▶ [SHORT EXERCISE] Count the lines in the records that contain the string "distance". Give only the number.

▶ [RECORDS TO PROCESS]
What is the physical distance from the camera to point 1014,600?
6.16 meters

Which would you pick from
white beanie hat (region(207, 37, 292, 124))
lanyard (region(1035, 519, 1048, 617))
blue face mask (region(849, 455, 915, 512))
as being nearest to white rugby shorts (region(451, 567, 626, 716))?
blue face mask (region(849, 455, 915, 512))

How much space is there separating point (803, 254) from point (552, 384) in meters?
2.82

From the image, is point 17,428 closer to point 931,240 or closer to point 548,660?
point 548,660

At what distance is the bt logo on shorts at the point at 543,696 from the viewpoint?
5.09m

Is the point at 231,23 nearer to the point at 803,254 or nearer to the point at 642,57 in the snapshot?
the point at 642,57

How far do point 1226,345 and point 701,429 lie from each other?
---
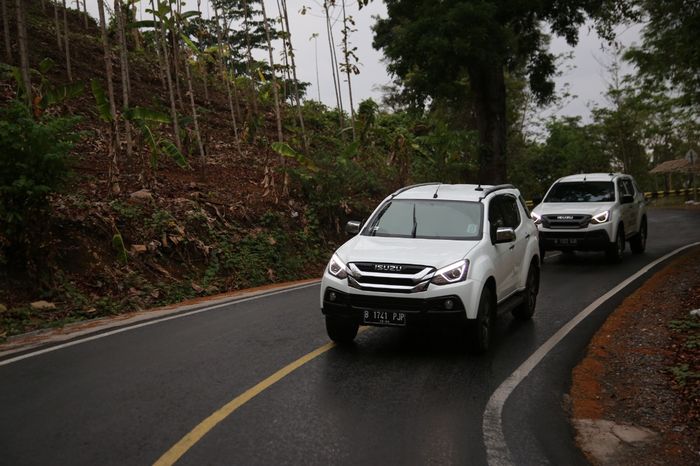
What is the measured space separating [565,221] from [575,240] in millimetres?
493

▶ [SOLUTION TO THIS EXERCISE] 2